Yes, that's absolutely correct . . .


----------



## Semper Fi (Nov 5, 2009)

I prefer the fb in the red packaging, it is a different texture and doesn't have the meshing in it like the fb in the blue bag. They (red bag) are easier to put on hook and IMHO I think they work a little better.


----------



## IPNURWATER (Aug 20, 2013)

Semper Fi said:


> I prefer the fb in the red packaging, it is a different texture and doesn't have the meshing in it like the fb in the blue bag. They (red bag) are easier to put on hook and IMHO I think they work a little better.

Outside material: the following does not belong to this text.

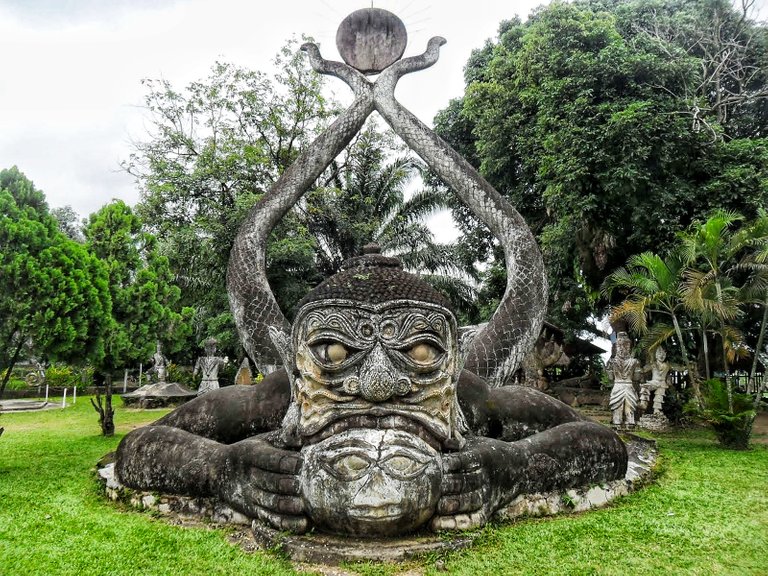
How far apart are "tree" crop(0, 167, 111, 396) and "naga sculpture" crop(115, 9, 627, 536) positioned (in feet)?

Red bag is the cold water formula and the blue bag is the Warm water Version.. If you use blue bag in cold water it doesn't melt like it should putting off smell..


----------



## Snk-Byte (Jan 21, 2009)

For me, neither. For jigs, I have exclusively gone to Pro-Cure Saltwater Gel on a GMANZ (I know I am spelling this wrong) white 4" - 5" tail. The bluefish cannot bite off the tail (unless the fish is 15#). I have found that this combo (red head jig) works for Red Drum, Specks and Flounder and out performs Gulps. For metal in the sounds, it is tough to beat a copper colored Johnson Weedless. You can put a stripe of Pro-Cure on the metal for some stink. An 8 oz bottle of Pro-Cure will last a long time. Just my $.02.


----------



## Snk-Byte (Jan 21, 2009)

SoShoresGuy said:


> For me, neither. For jigs, I have exclusively gone to Pro-Cure Saltwater Gel on a GMANZ (I know I am spelling this wrong) white 4" - 5" tail. The bluefish cannot bite off the tail (unless the fish is 15#). I have found that this combo (red head jig) works for Red Drum, Specks and Flounder and out performs Gulps. For metal in the sounds, it is tough to beat a copper colored Johnson Weedless. You can put a stripe of Pro-Cure on the metal for some stink. An 8 oz bottle of Pro-Cure will last a long time. Just my $.02.


I gave some incorrect information. The bait is Z-Mans, specifically the Sented PaddlerZ. Sorry folks.


----------



## ez2cdave (Oct 13, 2008)

Thanks for all the info, so far !


----------